§ Problem statement
Quote the lines below word for word, keeping every number, bracket, and line break unchanged.

Start of Data for the task

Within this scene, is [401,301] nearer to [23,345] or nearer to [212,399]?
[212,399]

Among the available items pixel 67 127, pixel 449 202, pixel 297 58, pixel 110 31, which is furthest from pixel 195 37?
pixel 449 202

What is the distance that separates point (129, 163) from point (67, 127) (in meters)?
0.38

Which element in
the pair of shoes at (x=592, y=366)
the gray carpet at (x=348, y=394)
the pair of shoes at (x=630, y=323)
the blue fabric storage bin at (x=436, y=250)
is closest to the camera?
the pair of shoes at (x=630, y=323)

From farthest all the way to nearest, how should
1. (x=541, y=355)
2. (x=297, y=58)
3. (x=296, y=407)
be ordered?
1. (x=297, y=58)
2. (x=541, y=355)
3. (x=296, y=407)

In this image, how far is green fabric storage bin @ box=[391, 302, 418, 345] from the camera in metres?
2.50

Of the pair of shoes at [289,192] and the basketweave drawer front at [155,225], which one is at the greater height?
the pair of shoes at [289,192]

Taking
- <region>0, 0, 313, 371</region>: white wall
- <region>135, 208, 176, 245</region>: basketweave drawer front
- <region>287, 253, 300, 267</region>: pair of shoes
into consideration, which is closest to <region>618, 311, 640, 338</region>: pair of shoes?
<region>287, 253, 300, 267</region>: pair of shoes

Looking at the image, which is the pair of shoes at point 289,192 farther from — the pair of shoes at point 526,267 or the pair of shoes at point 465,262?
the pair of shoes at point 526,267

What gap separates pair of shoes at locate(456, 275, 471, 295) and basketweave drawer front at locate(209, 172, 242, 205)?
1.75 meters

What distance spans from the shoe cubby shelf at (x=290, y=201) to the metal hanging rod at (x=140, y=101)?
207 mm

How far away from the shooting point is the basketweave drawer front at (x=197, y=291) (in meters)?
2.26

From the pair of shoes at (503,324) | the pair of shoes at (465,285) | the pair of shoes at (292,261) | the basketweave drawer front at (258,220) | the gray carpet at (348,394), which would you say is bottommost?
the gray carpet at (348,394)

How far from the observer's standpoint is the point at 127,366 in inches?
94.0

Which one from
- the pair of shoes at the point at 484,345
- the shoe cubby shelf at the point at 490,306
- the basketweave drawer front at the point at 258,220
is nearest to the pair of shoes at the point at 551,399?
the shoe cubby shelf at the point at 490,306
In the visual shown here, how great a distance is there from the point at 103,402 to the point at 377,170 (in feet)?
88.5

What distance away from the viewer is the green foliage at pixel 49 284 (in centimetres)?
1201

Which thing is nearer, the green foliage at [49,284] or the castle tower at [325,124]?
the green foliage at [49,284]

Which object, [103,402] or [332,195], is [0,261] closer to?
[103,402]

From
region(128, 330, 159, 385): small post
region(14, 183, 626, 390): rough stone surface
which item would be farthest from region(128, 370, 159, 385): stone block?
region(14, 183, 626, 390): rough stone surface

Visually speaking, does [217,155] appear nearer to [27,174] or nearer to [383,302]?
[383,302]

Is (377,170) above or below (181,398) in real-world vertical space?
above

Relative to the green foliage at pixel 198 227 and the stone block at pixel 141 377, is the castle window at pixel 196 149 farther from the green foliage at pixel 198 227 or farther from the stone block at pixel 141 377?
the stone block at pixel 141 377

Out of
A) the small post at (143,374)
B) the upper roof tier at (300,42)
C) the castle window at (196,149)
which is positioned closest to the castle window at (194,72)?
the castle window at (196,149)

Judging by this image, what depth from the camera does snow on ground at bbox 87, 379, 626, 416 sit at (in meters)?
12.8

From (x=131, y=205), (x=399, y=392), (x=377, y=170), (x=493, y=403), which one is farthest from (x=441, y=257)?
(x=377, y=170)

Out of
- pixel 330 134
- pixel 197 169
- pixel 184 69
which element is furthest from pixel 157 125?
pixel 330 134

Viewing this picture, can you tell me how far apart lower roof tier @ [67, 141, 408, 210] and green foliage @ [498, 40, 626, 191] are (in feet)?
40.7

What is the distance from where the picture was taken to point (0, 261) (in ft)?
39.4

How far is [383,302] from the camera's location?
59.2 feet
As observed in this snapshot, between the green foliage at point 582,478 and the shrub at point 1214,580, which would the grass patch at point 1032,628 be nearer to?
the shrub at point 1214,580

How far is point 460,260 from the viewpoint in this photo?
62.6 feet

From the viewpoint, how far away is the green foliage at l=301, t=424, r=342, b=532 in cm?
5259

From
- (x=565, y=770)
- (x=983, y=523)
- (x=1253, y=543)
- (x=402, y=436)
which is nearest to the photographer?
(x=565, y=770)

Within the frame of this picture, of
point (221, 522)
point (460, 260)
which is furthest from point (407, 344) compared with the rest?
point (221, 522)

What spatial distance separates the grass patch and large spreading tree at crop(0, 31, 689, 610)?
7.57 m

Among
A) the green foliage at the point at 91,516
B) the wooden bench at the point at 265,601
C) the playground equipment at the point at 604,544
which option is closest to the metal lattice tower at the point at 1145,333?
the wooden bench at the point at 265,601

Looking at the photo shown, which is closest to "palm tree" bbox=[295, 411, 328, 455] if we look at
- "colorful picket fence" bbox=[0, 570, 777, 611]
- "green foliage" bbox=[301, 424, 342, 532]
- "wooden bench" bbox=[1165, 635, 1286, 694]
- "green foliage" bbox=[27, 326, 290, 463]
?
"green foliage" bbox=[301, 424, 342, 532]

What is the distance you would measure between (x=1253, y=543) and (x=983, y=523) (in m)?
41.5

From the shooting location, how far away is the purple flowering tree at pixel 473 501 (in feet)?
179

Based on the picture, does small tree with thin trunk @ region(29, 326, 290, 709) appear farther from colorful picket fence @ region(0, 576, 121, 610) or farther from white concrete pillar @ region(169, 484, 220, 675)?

End of Data for the task

§ Solution below
Within this scene, is [401,301] nearer to [23,345] or nearer to [212,399]?
[212,399]

Among the available items pixel 67 127, pixel 449 202, pixel 297 58, pixel 110 31, which is furthest from pixel 195 37?
pixel 449 202

What is the distance that separates point (129, 163) from point (67, 127) (in meters)?
0.38

Which element in
the pair of shoes at (x=592, y=366)
the gray carpet at (x=348, y=394)
the pair of shoes at (x=630, y=323)
the blue fabric storage bin at (x=436, y=250)
is closest to the camera?
the pair of shoes at (x=630, y=323)

From farthest all the way to nearest, how should
1. (x=541, y=355)
2. (x=297, y=58)
3. (x=296, y=407)
be ordered?
1. (x=297, y=58)
2. (x=541, y=355)
3. (x=296, y=407)

In this image, how far is green fabric storage bin @ box=[391, 302, 418, 345] from the camera in metres?
2.50

Of the pair of shoes at [289,192] and the basketweave drawer front at [155,225], which one is at the greater height?
the pair of shoes at [289,192]

Taking
- <region>0, 0, 313, 371</region>: white wall
- <region>135, 208, 176, 245</region>: basketweave drawer front
- <region>287, 253, 300, 267</region>: pair of shoes
into consideration, which is closest to <region>618, 311, 640, 338</region>: pair of shoes?
<region>287, 253, 300, 267</region>: pair of shoes

Looking at the image, which is the pair of shoes at point 289,192 farther from — the pair of shoes at point 526,267 or the pair of shoes at point 465,262?
the pair of shoes at point 526,267

What gap separates pair of shoes at locate(456, 275, 471, 295) and basketweave drawer front at locate(209, 172, 242, 205)?
1.75 meters

What distance spans from the shoe cubby shelf at (x=290, y=201) to the metal hanging rod at (x=140, y=101)?
207 mm

How far away from the shooting point is the basketweave drawer front at (x=197, y=291) (in meters)?
2.26

From the pair of shoes at (503,324) | the pair of shoes at (465,285) | the pair of shoes at (292,261) | the basketweave drawer front at (258,220) | the gray carpet at (348,394), which would you say is bottommost?
the gray carpet at (348,394)

How far from the observer's standpoint is the point at 127,366 in inches?
94.0

Which one from
- the pair of shoes at the point at 484,345
- the shoe cubby shelf at the point at 490,306
- the basketweave drawer front at the point at 258,220
is nearest to the pair of shoes at the point at 551,399?
the shoe cubby shelf at the point at 490,306
In the visual shown here, how great a distance is there from the point at 103,402 to the point at 377,170 (in feet)?
88.5

What distance away from the viewer is the green foliage at pixel 49 284 (in centimetres)?
1201

Which thing is nearer, the green foliage at [49,284] or the castle tower at [325,124]?
the green foliage at [49,284]

Which object, [103,402] or [332,195], is [0,261] closer to?
[103,402]

From
region(128, 330, 159, 385): small post
region(14, 183, 626, 390): rough stone surface
which item would be farthest from region(128, 370, 159, 385): stone block?
region(14, 183, 626, 390): rough stone surface

Visually speaking, does [217,155] appear nearer to [27,174] or nearer to [383,302]?
[383,302]

Is (377,170) above or below (181,398) in real-world vertical space?
above

Relative to the green foliage at pixel 198 227 and the stone block at pixel 141 377, is the castle window at pixel 196 149 farther from the green foliage at pixel 198 227 or farther from the stone block at pixel 141 377?
the stone block at pixel 141 377

Out of
A) the small post at (143,374)
B) the upper roof tier at (300,42)
C) the castle window at (196,149)
which is positioned closest to the castle window at (194,72)?
the castle window at (196,149)

Judging by this image, what depth from the camera does snow on ground at bbox 87, 379, 626, 416 sit at (in meters)?
12.8

From (x=131, y=205), (x=399, y=392), (x=377, y=170), (x=493, y=403), which one is farthest from (x=441, y=257)?
(x=377, y=170)

Out of
- pixel 330 134
- pixel 197 169
- pixel 184 69
which element is furthest from pixel 157 125?
pixel 330 134

Viewing this picture, can you tell me how far apart lower roof tier @ [67, 141, 408, 210] and green foliage @ [498, 40, 626, 191] are (in feet)?
40.7

What is the distance from where the picture was taken to point (0, 261) (in ft)?
39.4

How far is [383,302] from the camera's location?
59.2 feet
As observed in this snapshot, between the green foliage at point 582,478 and the shrub at point 1214,580, which would the grass patch at point 1032,628 be nearer to?
the shrub at point 1214,580

How far is point 460,260 from the viewpoint in this photo?
62.6 feet

From the viewpoint, how far away is the green foliage at l=301, t=424, r=342, b=532 in cm?
5259

From
- (x=565, y=770)
- (x=983, y=523)
- (x=1253, y=543)
- (x=402, y=436)
which is nearest to the photographer?
(x=565, y=770)

Within the frame of this picture, of
point (221, 522)
point (460, 260)
which is furthest from point (407, 344) compared with the rest?
point (221, 522)

What spatial distance separates the grass patch and large spreading tree at crop(0, 31, 689, 610)?
7.57 m

Among
A) the green foliage at the point at 91,516
B) the wooden bench at the point at 265,601
C) the playground equipment at the point at 604,544
which option is closest to the metal lattice tower at the point at 1145,333?
the wooden bench at the point at 265,601

Looking at the photo shown, which is closest to "palm tree" bbox=[295, 411, 328, 455] if we look at
- "colorful picket fence" bbox=[0, 570, 777, 611]
- "green foliage" bbox=[301, 424, 342, 532]
- "wooden bench" bbox=[1165, 635, 1286, 694]
- "green foliage" bbox=[27, 326, 290, 463]
?
"green foliage" bbox=[301, 424, 342, 532]

What is the distance you would measure between (x=1253, y=543) and (x=983, y=523) (in m)?
41.5

From the shooting location, how far away is the purple flowering tree at pixel 473 501 (in feet)?
179

Based on the picture, does small tree with thin trunk @ region(29, 326, 290, 709) appear farther from colorful picket fence @ region(0, 576, 121, 610) or farther from white concrete pillar @ region(169, 484, 220, 675)?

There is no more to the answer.